→ **ZIEL 1**: Nenne alle Ortsnamen, die im Textauszug über Fußball und Lokalpatriotismus vorkommen.
→ **ZIEL 2**:
Beantworte anhand des Textauszugs über Fußball und Lokalpatriotismus die folgenden Fragen.
(a) Worauf verzichten die meisten Bundesliga-Muffel?
(b) Wie viele flüchtige Sekunden lang kann etwas im Fußball-Kosmos höchstens die Aufmerksamkeit erregen?
(c) Warum kann man sich mit der taz-Kollegin unbeschwert über Spielergebnisse unterhalten?

→ **TEXTAUSZUG**:
━━━━

LOKALPATRIOTISMUS Man muss sich nicht für Fußball interessieren, um landsmannschaftlich auf ewig verdammt zu sein

Männern ist es streng verboten, sich nicht für Fußball zu interessieren. Wer einräumt, er kümmere sich nicht um ritualisiertes Rudelgekicke, der wird behandelt, als hätte er behauptet, er möge keine Atemluft. Eine harmlose Feststellung wie „Ich interessiere mich nicht für Fußball“ geht bei Frauen als Selbstverständlichkeit durch – Männern dagegen wird sie stets als unstatthafte Koketterie ausgelegt: „Ach, der Herr mag keinen Fußball? Da ist er sich wohl zu fein für, was? Und wen will er denn damit beeindrucken?“

Deshalb verzichten die meisten Bundesliga-Muffel auf ein Outing. Die soziale Ächtung ist es nicht wert. Einfacher ist es, sich einen kleinen Baukasten an austauschbaren Bemerkungen zuzulegen, die Kenntnis und Interesse vortäuschen. Sätze wie: „Die hätten neue/andere/bessere Spieler kaufen müssen.“ Oder: „Für uns wird das wohl diesmal nix mit der Schale.“

Dabei ist es nicht so, dass ich mich für den Fußball-Kosmos nicht interessieren würde. Im Gegenteil. Es ist so, als ob ich ständig Riesenteleskope auf diesen Bereich des Alls ausgerichtet hätte. Aber da ist nichts, was meine Aufmerksamkeit für mehr als nur drei flüchtige Sekunden erregen könnte. Und wenn dann einmal alle paar Jahre im rauschenden Strom sinnloser Signale doch eine echte Information aufblitzt, vielleicht auch noch in reinem Pfälzisch, dann ist das jedes Mal ein Fest: „Ei, hasche’s scho gehährt? Unser Buhwe, jetz sinse werre uffgeschtieh!“

Zuletzt kamen solche Informationen vor allem von einer taz-Kollegin, die in „Roggehause“ aufgewachsen ist, einem fernen Nebel in der Tiefpfalz, unweit von Kaiserslautern. Sie hält mich auf dem Laufenden. Mit ihr kann ich mich unbeschwert über Spielergebnisse unterhalten, weil wir beide keine Ahnung haben. Und wenn „die Buben“ mal wieder „abgestiegen“ sind, geben wir uns betrübt bis fatalistisch und seufzen Krokodilsseufzer.

━━━━

→ **DATENSÄTZE**:
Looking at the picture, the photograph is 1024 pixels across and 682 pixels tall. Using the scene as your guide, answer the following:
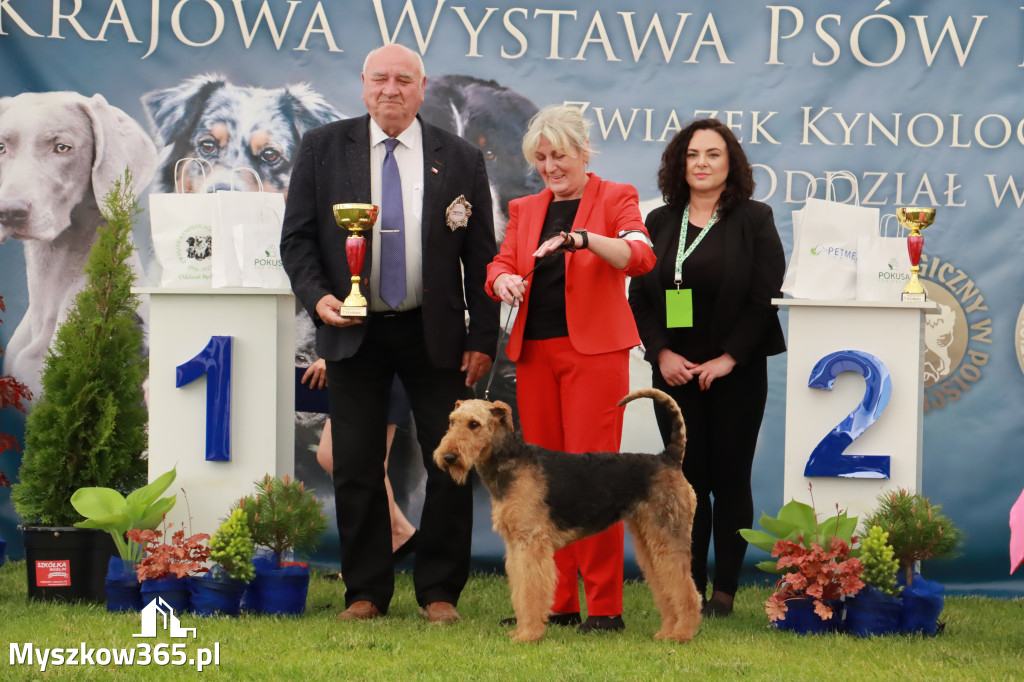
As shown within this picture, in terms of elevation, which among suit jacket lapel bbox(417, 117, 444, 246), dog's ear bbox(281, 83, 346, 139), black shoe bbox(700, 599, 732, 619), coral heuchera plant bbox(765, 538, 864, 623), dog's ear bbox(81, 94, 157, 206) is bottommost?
black shoe bbox(700, 599, 732, 619)

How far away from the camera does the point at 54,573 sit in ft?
15.0

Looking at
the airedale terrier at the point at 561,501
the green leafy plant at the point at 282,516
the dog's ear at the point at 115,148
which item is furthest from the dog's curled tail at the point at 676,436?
the dog's ear at the point at 115,148

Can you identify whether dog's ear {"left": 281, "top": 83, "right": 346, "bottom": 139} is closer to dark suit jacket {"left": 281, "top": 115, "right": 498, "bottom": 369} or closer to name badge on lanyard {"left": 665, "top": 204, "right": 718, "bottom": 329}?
dark suit jacket {"left": 281, "top": 115, "right": 498, "bottom": 369}

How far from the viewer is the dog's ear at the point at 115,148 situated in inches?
224

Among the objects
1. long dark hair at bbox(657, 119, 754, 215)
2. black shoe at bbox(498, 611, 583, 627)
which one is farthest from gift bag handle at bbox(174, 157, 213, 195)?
black shoe at bbox(498, 611, 583, 627)

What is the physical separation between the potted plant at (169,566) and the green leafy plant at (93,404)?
23.8 inches

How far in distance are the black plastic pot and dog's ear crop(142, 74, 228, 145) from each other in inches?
85.2

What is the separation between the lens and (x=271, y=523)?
13.9ft

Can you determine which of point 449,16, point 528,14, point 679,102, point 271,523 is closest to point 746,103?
point 679,102

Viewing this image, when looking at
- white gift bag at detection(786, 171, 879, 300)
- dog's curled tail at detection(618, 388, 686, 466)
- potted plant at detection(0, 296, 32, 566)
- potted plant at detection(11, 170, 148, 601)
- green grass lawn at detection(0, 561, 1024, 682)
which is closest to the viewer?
green grass lawn at detection(0, 561, 1024, 682)

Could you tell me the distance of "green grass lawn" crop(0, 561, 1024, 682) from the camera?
3285 millimetres

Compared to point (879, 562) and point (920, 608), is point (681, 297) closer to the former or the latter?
point (879, 562)

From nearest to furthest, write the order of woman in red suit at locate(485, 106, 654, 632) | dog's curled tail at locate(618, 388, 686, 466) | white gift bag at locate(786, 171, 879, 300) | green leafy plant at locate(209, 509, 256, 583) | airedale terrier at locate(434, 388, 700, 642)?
airedale terrier at locate(434, 388, 700, 642) < dog's curled tail at locate(618, 388, 686, 466) < woman in red suit at locate(485, 106, 654, 632) < green leafy plant at locate(209, 509, 256, 583) < white gift bag at locate(786, 171, 879, 300)

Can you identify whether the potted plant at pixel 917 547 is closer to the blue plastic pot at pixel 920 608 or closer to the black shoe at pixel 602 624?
the blue plastic pot at pixel 920 608
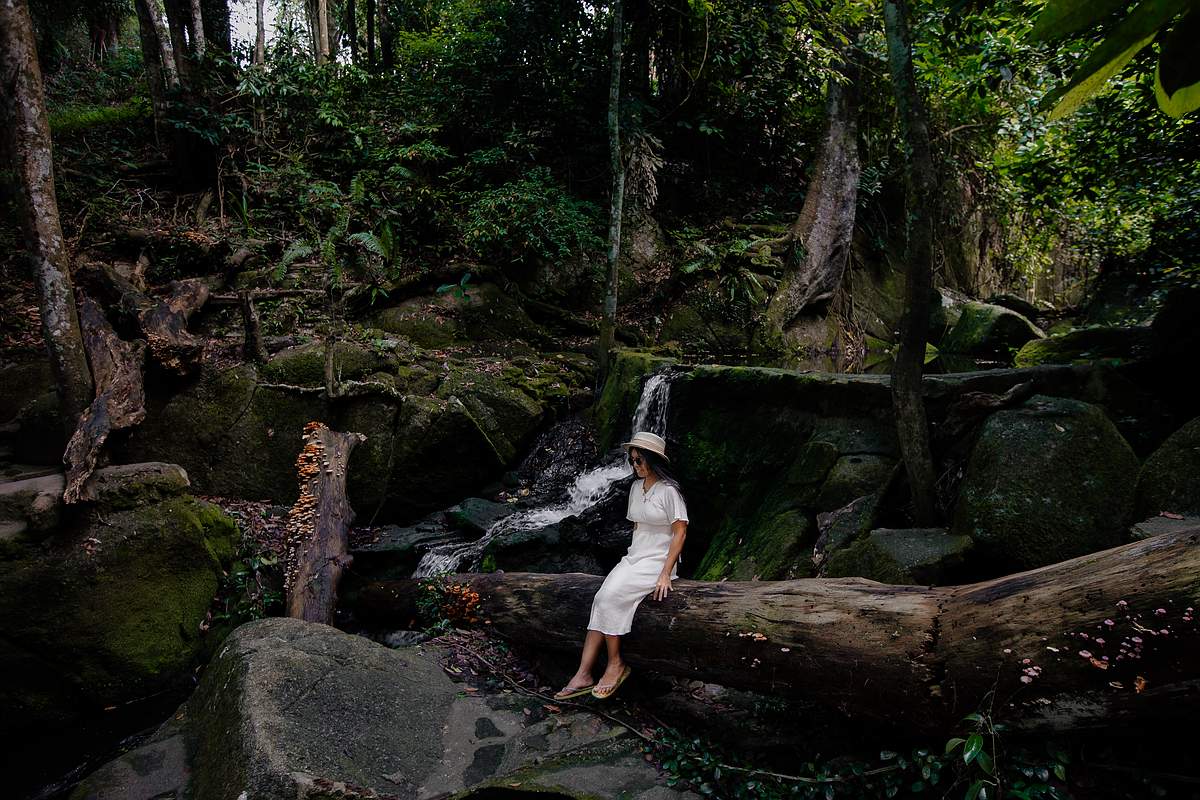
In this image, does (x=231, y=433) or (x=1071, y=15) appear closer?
(x=1071, y=15)

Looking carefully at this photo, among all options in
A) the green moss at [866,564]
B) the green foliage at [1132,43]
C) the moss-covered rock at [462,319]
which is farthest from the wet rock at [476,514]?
the green foliage at [1132,43]

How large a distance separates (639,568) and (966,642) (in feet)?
6.42

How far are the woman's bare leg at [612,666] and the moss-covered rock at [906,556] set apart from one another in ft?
5.36

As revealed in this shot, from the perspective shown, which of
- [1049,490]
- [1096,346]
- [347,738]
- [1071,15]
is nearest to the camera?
[1071,15]

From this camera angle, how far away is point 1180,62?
66cm

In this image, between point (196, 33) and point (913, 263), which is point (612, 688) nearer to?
point (913, 263)

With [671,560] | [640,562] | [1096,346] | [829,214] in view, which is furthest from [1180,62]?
[829,214]

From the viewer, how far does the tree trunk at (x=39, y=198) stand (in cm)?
631

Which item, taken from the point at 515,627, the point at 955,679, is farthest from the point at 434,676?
the point at 955,679

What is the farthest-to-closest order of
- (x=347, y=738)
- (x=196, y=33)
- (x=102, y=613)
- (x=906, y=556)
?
(x=196, y=33)
(x=102, y=613)
(x=906, y=556)
(x=347, y=738)

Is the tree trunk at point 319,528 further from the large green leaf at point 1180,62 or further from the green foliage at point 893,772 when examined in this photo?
the large green leaf at point 1180,62

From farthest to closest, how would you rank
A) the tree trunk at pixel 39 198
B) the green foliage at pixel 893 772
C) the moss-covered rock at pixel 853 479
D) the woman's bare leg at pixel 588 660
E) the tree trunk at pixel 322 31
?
the tree trunk at pixel 322 31 < the tree trunk at pixel 39 198 < the moss-covered rock at pixel 853 479 < the woman's bare leg at pixel 588 660 < the green foliage at pixel 893 772

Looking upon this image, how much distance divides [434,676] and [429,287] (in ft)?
27.4

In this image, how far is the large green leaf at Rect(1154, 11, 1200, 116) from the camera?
0.65 meters
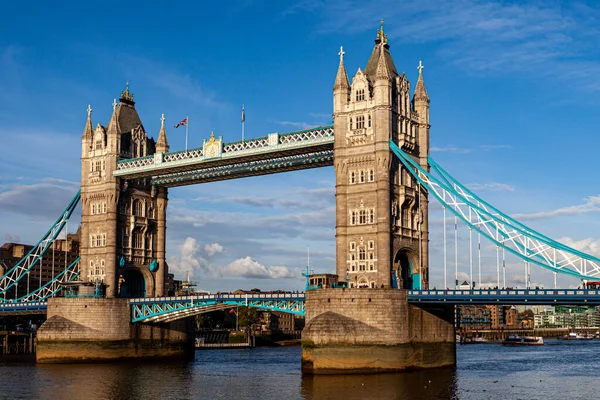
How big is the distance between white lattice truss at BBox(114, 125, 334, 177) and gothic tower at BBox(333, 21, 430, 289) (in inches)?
130

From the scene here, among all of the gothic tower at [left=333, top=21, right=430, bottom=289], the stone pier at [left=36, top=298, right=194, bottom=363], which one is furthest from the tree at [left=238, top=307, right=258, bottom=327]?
the gothic tower at [left=333, top=21, right=430, bottom=289]

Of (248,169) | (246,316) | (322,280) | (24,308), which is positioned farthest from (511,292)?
(246,316)

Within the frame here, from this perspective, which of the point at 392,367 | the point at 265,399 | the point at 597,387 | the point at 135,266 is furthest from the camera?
the point at 135,266

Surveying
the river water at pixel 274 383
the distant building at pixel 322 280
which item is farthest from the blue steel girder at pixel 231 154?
the river water at pixel 274 383

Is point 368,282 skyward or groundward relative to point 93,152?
groundward

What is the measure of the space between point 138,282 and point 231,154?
2551cm

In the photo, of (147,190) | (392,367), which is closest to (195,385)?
(392,367)

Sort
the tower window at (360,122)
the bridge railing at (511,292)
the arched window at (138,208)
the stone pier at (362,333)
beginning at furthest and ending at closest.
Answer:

━━━━

→ **LÖSUNG 1**:
Roggehause
Tiefpfalz
Kaiserslautern

→ **LÖSUNG 2**:
(a) Auf ein Outing.
(b) Drei.
(c) Weil beide keine Ahnung haben.